Article.

Patricia Ducket is one of those homeowners swindled out of her home by William Wayland, who convinced her to pay him to modify her mortgage as the bank foreclosed on her home.

“I just want him to pay for what he has done, the suffering he has caused,” Ducket told News4 in January 2020.

Ducket owned her home for 19 years and worked multiple jobs to keep it when Wayland said he could lower her payments.

A judge went above sentencing guidelines in this case, sentencing Wayland to eight years in prison and five years of probation. If he violates probation after his release, he could go back to prison for another three years.

"What you did was egregious,” the judge told Wayland before sentencing. “You were the main actor. You preyed on people who needed help, and what they lost, they can't get back. "

Angela Paige lost thousands of dollars to Wayland and filed for bankruptcy to keep her home.

“He appears to be arrogant to me, and I think he's going to do it again,” she said after court. “I don't think he's learned his lesson."

"He had a civil judge in Baltimore County sign a civil order in 2015 telling him not to give mortgage advice to people,” Prince George's County Assistant State's Attorney Drew Griggs said. “He ignored that order and by 2018 he had pled guilty to eight charges of defrauding people of money and violating the Mortgage Assistance Act."

Stored data.
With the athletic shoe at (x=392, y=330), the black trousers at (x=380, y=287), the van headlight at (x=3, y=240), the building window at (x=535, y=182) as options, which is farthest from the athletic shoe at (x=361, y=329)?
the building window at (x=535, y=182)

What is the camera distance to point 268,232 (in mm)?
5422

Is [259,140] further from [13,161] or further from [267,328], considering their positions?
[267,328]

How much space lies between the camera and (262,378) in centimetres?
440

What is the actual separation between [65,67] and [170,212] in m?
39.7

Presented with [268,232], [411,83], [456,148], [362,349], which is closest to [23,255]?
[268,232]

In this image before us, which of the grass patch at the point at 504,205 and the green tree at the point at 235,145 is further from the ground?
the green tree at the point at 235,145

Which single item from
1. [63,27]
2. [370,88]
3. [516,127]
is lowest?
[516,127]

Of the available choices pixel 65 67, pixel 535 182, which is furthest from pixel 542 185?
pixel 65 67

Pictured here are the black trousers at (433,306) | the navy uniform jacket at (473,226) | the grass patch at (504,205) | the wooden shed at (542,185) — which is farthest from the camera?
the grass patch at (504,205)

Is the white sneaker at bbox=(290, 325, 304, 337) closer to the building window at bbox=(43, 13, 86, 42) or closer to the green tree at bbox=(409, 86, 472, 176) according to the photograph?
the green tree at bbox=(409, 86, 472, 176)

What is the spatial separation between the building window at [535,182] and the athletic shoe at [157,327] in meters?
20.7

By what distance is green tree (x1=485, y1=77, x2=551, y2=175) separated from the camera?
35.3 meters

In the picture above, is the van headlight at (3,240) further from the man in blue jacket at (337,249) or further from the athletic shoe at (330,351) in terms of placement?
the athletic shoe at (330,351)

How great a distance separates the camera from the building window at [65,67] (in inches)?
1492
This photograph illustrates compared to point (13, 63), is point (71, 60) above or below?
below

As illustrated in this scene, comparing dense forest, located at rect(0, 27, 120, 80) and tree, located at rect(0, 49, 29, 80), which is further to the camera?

Task instructions.
#1 Reproduce verbatim the passage of the mortgage fraud article between "A judge went" and "another three years.", inclusive.
#2 Extend the article on the William Wayland mortgage fraud case, beginning after its final sentence.

Responses by task.
#1
A judge went above sentencing guidelines in this case, sentencing Wayland to eight years in prison and five years of probation. If he violates probation after his release, he could go back to prison for another three years.

#2
While on probation, Wayland victimized others for years, according to prosecutors. Charging documents say he posed as an attorney and promised to help them modify mortgage payments.

"When a senior loses something like a home, it's difficult, if not nearly impossible, to get it back, because it's something they worked their whole lives for," Prince George's State's Attorney Aisha Braveboy said.

In court Friday, Wayland's attorney said that his home family is facing financial difficulties due to his incarceration, and they are looking at the possibility of losing their Potomac, Maryland, home.

Wayland also was ordered to pay $6,000 in restitution to Ducket.